Ethical Implications of Model Outputs: If the model is used to make decisions that affect people’s lives, such as determining housing prices, loan approvals, or urban planning policies, ethical issues may arise. Biases within the data or model can lead to discrimination or unfair treatment of certain groups or communities.
Risks of Correlation vs. Causation Misinterpretation: Linear regression can suggest correlations between variables, but it does not imply causation. Incorrectly assuming causation based on correlation can lead to mistaken policy interventions or investments.
Algorithmic Bias: Analyzing data using algorithms or statistical models might perpetuate biases present in the data itself, leading to biased predictions or recommendations.
Before implementing or drawing conclusions from the code, it’s crucial to conduct thorough data analysis, validate assumptions, consider broader context, perform sensitivity analyses, and exercise caution while interpreting the results. Moreover, engaging domain experts and stakeholders can provide valuable insights and perspectives. Additionally, ethical considerations and fairness should be prioritized when applying statistical models to real-world scenarios.
In the context of “Lab 8” code discussing ANOVA, Linear Regression, and Simpson’s Paradox, there are several crucial issues that might not be directly measurable due to certain inherent limitations or complexities within the statistical analysis process. These issues can affect the reliability or generalizability of the conclusions drawn from the analyses. Some of these crucial issues include:
Causality vs. Correlation: Statistical analyses, especially those involving observational data, might establish correlations between variables but not necessarily indicate causality. Determining causality often requires additional evidence, such as controlled experiments, to ascertain a cause-and-effect relationship. For instance, while regression analysis might show a relationship between certain house features and sale prices, it may not definitively prove that these features directly cause changes in prices.
Linear Regression: Provides an introduction to linear regression using Anscombe’s Quartet and further extends it to cover single-variable and multiple-variable regression, interaction terms, multicollinearity, errors, and diagnostics.
Multicollinearity: Multicollinearity occurs when predictor variables in a regression model are highly correlated with each other. This can cause issues in interpreting the significance of individual predictors.

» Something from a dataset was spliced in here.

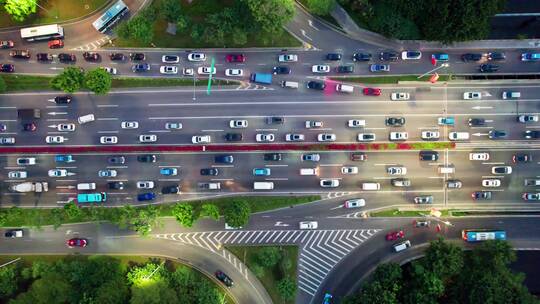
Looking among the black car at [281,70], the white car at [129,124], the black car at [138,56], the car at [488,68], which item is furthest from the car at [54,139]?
the car at [488,68]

Simpson’s Paradox and Misleading Aggregations: Simpson’s Paradox refers to a phenomenon where trends or associations observed in different groups vanish or even reverse when the groups are aggregated. It is a statistical paradox that might not be immediately apparent and might mislead the interpretation of the overall relationship between variables.
These issues might not be directly measurable due to their nature, complexity, or the limitations of the available data. While statistical techniques aim to mitigate these issues, certain challenges remain, and addressing these challenges often requires a deeper understanding of the data context, subject matter expertise, and careful consideration of potential biases and limitations within the analysis.